Data records
== Segment start ==
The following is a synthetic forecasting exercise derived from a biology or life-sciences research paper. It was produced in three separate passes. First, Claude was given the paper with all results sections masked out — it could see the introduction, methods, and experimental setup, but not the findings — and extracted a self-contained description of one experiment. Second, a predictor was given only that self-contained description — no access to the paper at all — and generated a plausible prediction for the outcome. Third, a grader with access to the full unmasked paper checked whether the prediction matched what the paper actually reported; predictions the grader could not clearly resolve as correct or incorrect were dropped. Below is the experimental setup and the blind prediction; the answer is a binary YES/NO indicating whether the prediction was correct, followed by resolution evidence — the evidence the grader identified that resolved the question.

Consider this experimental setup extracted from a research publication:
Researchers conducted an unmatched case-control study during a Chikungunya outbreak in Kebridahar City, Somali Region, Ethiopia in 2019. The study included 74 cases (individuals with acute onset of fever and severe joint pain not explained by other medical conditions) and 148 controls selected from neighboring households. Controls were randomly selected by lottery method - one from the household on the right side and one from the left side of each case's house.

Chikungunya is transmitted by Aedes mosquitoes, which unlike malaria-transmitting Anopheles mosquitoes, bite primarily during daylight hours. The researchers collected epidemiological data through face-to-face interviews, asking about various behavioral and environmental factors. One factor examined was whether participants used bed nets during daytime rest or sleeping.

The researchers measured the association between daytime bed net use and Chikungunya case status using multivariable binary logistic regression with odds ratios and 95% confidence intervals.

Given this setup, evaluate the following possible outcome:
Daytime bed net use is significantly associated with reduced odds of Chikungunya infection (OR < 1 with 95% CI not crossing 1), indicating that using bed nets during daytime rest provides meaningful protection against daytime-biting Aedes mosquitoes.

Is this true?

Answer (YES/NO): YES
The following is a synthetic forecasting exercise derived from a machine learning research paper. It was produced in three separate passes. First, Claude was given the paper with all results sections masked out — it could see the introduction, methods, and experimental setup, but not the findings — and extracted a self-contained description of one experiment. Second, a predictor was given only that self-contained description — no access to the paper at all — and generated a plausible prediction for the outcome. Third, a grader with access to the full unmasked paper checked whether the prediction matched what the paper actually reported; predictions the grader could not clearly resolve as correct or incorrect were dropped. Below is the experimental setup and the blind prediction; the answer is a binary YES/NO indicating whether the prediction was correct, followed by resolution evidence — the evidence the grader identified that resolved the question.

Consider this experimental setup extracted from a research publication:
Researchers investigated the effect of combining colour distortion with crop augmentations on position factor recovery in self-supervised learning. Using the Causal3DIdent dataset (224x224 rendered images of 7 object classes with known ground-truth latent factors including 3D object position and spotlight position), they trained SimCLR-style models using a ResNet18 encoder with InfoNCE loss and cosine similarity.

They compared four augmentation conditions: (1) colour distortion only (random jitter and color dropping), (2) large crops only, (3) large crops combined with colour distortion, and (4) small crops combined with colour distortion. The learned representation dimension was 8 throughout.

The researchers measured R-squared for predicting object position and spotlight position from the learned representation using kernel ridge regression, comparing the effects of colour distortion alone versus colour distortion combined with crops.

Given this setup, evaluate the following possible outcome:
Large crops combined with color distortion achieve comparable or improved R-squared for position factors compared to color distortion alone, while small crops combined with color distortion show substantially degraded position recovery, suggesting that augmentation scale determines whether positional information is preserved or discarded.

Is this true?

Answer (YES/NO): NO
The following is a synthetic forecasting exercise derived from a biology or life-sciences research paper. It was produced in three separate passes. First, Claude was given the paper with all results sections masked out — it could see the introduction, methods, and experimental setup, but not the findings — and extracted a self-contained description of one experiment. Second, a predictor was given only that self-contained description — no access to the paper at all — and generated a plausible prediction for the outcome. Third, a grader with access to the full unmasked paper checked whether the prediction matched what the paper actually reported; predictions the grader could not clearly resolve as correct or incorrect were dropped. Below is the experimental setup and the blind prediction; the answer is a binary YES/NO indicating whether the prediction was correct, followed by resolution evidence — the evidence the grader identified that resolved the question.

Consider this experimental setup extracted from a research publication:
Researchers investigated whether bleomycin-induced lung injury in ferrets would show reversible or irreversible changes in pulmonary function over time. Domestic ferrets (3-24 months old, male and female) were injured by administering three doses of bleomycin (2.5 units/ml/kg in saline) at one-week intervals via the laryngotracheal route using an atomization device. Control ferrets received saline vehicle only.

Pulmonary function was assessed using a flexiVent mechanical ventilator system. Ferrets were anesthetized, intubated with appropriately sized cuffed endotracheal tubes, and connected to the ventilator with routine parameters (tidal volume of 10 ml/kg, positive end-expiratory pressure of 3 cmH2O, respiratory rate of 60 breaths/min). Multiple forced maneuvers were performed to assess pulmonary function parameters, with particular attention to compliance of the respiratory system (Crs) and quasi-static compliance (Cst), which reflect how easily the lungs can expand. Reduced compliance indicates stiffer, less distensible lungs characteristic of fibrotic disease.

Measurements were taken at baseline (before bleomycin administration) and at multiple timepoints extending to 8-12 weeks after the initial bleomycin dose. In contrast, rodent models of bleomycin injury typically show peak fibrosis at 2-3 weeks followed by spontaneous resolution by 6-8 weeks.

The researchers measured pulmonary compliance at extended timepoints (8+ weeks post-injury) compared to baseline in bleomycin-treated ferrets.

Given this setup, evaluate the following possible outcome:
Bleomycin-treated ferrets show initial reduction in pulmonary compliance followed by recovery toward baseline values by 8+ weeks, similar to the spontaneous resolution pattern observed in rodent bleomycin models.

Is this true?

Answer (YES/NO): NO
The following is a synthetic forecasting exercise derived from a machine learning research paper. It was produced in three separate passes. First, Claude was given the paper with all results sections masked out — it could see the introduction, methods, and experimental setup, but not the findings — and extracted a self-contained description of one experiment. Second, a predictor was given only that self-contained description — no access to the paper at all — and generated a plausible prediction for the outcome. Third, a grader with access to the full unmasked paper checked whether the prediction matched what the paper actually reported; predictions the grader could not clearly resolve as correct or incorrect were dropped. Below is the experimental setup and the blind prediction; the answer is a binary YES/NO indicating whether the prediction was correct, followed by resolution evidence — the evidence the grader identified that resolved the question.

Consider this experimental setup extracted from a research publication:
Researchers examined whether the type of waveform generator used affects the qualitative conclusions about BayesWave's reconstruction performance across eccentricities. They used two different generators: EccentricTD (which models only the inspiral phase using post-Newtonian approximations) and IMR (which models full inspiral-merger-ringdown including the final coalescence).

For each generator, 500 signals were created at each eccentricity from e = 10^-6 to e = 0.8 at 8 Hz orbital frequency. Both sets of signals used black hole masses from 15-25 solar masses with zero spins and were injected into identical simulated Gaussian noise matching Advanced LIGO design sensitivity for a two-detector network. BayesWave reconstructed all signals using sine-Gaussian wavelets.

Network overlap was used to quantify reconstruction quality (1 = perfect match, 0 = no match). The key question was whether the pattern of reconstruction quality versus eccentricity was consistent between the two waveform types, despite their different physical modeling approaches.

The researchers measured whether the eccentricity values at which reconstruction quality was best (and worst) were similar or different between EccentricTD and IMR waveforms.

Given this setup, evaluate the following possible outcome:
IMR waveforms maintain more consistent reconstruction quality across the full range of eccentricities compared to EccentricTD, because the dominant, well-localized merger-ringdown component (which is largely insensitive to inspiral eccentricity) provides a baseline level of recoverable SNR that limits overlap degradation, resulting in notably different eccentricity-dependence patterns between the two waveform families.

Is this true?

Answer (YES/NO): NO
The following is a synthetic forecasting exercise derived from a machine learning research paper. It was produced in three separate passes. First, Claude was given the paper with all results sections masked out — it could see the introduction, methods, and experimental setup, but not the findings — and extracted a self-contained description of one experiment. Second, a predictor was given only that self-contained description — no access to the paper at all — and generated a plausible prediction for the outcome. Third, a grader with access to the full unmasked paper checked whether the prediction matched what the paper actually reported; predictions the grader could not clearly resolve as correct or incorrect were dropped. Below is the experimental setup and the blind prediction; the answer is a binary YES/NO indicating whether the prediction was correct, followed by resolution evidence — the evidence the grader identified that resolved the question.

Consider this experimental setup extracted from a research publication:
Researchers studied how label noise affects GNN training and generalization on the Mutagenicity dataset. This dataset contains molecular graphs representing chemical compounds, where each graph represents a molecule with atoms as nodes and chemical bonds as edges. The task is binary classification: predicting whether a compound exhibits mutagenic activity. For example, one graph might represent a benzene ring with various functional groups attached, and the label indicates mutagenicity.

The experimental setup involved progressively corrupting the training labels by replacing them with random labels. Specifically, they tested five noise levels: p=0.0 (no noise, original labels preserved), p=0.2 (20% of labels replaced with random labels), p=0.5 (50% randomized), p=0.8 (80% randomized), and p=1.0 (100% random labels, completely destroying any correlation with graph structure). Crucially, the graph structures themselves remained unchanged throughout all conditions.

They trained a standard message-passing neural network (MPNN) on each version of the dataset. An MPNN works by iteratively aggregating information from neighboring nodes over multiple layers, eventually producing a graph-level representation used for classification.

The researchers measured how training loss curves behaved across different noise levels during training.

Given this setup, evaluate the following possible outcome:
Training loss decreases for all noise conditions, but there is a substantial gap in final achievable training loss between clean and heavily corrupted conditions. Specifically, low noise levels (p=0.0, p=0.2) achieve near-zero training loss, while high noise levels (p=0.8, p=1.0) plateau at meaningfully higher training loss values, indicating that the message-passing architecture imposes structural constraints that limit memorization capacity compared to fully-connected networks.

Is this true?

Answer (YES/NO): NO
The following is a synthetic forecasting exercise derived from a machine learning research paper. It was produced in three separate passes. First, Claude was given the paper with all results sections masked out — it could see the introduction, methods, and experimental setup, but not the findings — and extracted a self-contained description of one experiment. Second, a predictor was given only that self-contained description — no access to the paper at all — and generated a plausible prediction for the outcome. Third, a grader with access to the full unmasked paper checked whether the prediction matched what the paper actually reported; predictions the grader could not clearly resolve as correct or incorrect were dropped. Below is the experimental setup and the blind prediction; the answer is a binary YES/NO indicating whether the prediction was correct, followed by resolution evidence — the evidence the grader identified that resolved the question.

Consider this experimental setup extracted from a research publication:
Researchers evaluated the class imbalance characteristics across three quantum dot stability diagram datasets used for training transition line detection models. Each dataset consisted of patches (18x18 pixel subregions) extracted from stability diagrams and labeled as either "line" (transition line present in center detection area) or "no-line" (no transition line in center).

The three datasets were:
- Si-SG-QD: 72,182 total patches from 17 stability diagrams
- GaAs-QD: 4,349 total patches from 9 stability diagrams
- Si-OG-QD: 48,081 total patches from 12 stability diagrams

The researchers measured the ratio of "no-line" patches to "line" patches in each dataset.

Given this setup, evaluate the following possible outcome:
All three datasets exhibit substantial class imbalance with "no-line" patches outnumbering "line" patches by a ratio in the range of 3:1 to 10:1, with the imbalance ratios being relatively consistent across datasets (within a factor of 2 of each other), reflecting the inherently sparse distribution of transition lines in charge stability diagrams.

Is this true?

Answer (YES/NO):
== Segment end ==
[Required work] If a line in the entries above has the word "ratios", copy it.

[Response to the exercise]
The researchers measured the association between daytime bed net use and Chikungunya case status using multivariable binary logistic regression with odds ratios and 95% confidence intervals.
All three datasets exhibit substantial class imbalance with "no-line" patches outnumbering "line" patches by a ratio in the range of 3:1 to 10:1, with the imbalance ratios being relatively consistent across datasets (within a factor of 2 of each other), reflecting the inherently sparse distribution of transition lines in charge stability diagrams.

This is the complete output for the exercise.